→ WHAT IS NEEDED:
The whole listing is to be written out again exactly; the pictures are not.

* * *

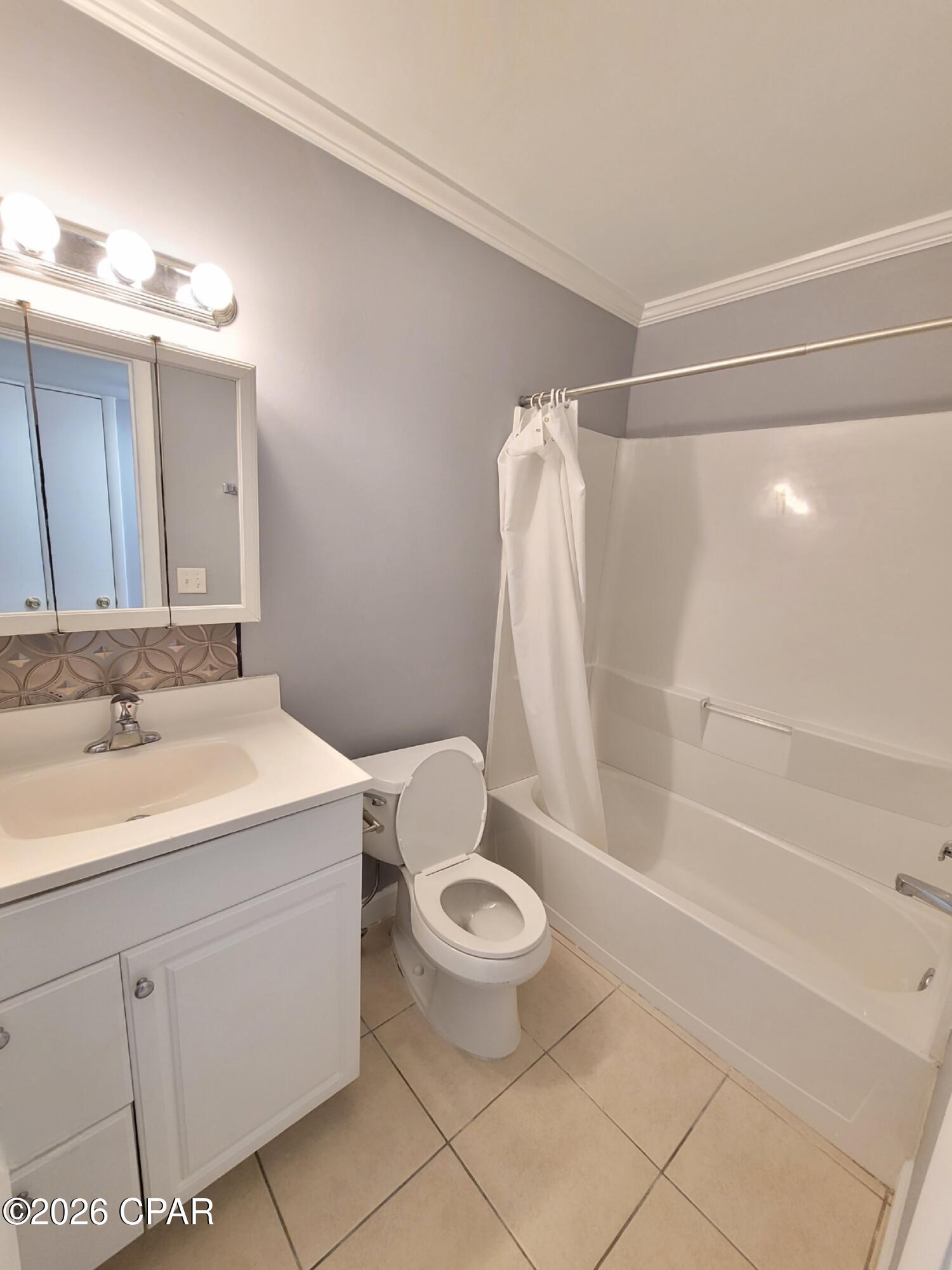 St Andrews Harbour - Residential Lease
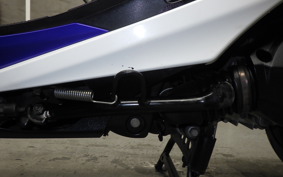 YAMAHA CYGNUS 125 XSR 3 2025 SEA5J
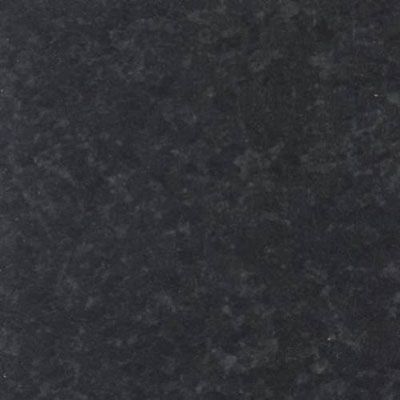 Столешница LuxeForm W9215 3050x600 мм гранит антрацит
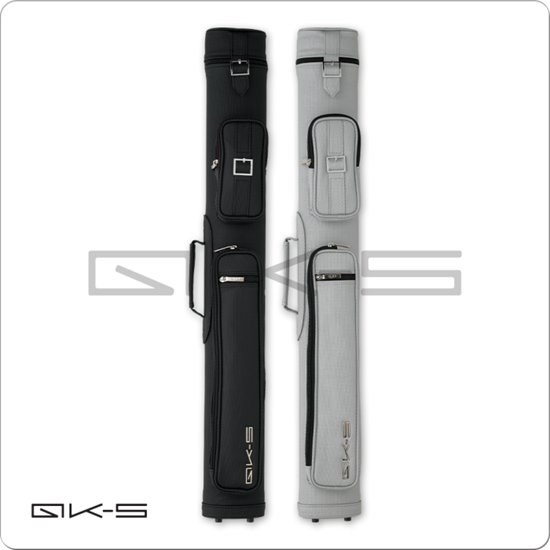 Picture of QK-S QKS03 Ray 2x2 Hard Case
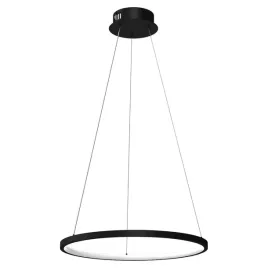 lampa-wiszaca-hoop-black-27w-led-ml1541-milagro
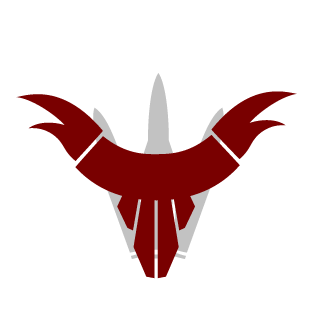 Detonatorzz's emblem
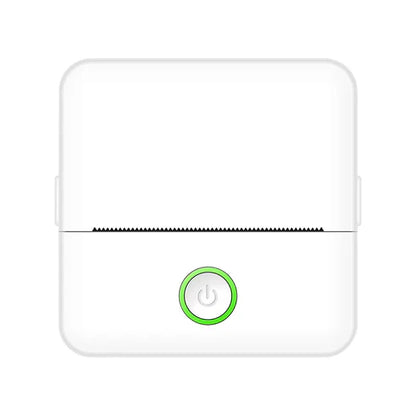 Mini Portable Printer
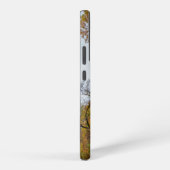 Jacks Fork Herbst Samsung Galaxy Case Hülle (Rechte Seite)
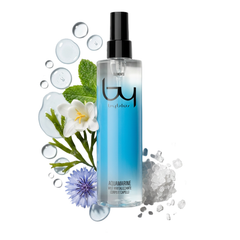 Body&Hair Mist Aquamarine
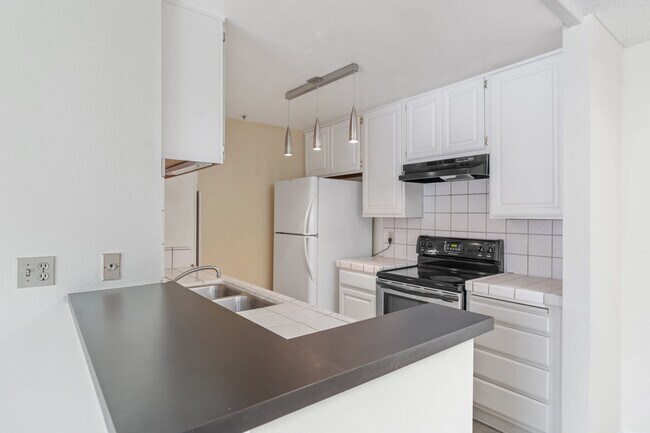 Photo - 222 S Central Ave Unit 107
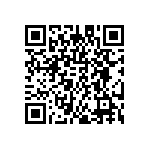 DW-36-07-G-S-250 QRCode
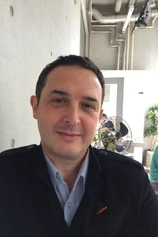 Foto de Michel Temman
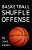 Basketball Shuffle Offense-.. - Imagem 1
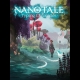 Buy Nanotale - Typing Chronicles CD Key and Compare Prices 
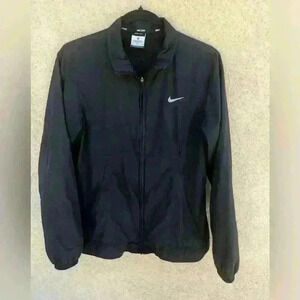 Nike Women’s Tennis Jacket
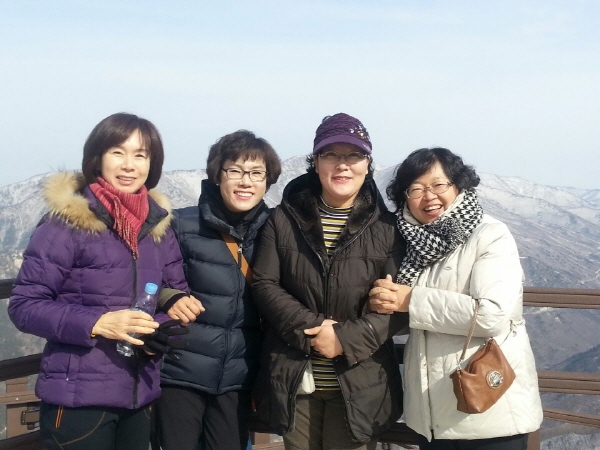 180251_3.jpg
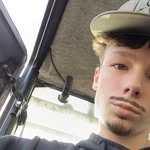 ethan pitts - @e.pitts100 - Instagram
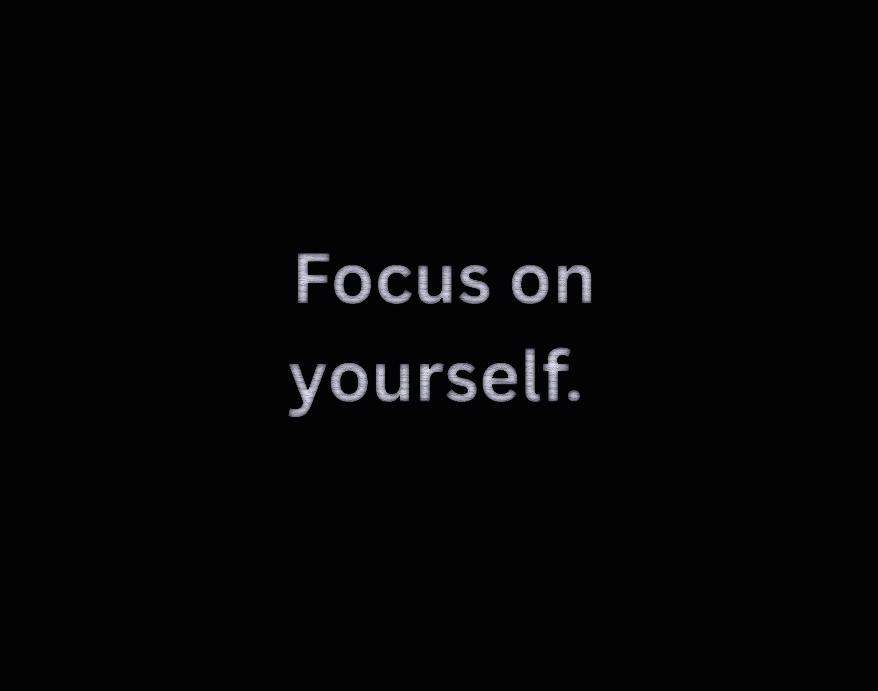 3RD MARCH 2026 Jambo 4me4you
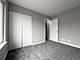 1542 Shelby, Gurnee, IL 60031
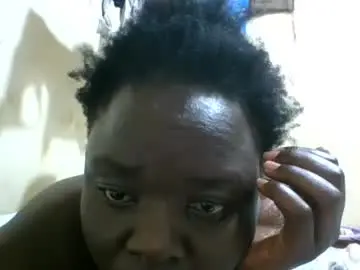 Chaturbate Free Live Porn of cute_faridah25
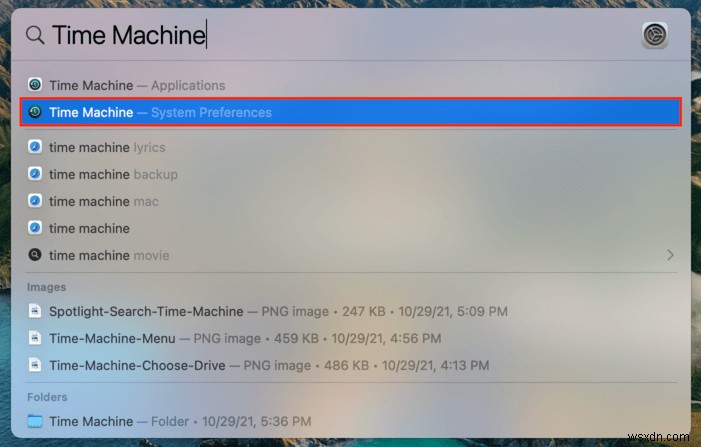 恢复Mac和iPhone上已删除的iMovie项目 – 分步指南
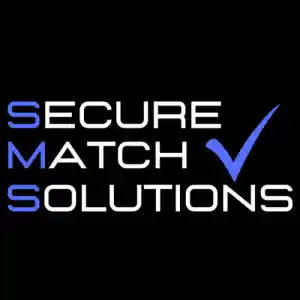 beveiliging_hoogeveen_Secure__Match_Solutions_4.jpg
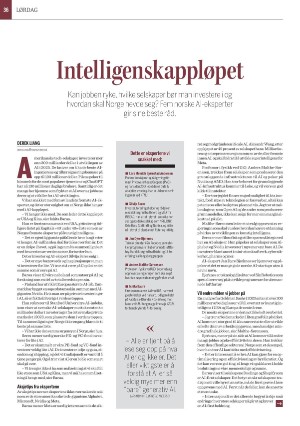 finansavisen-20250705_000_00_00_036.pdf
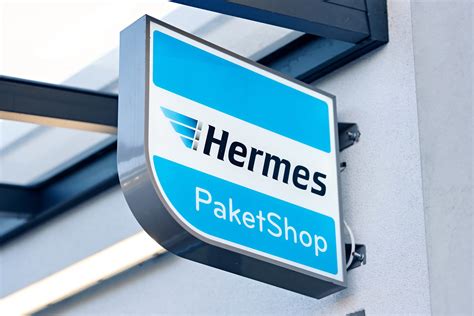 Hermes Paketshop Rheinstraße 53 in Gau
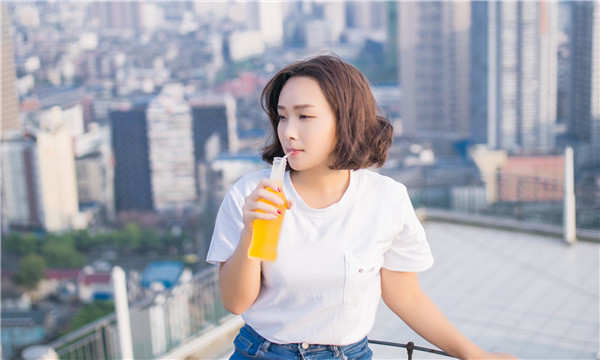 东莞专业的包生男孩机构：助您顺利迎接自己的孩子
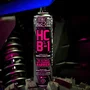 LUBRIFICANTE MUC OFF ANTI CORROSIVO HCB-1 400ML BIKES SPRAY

* * *

→ REPLY:
 St Andrews Harbour - Residential Lease
 YAMAHA CYGNUS 125 XSR 3 2025 SEA5J
 Столешница LuxeForm W9215 3050x600 мм гранит антрацит
 Picture of QK-S QKS03 Ray 2x2 Hard Case
 lampa-wiszaca-hoop-black-27w-led-ml1541-milagro
 Detonatorzz's emblem
 Mini Portable Printer
 Jacks Fork Herbst Samsung Galaxy Case Hülle (Rechte Seite)
 Body&Hair Mist Aquamarine
 Photo - 222 S Central Ave Unit 107
 DW-36-07-G-S-250 QRCode
 Foto de Michel Temman
 Basketball Shuffle Offense-.. - Imagem 1
 Buy Nanotale - Typing Chronicles CD Key and Compare Prices 
 Nike Women’s Tennis Jacket
 180251_3.jpg
 ethan pitts - @e.pitts100 - Instagram
 3RD MARCH 2026 Jambo 4me4you
 1542 Shelby, Gurnee, IL 60031
 Chaturbate Free Live Porn of cute_faridah25
 恢复Mac和iPhone上已删除的iMovie项目 – 分步指南
 beveiliging_hoogeveen_Secure__Match_Solutions_4.jpg
 finansavisen-20250705_000_00_00_036.pdf
 Hermes Paketshop Rheinstraße 53 in Gau
 东莞专业的包生男孩机构：助您顺利迎接自己的孩子
 LUBRIFICANTE MUC OFF ANTI CORROSIVO HCB-1 400ML BIKES SPRAY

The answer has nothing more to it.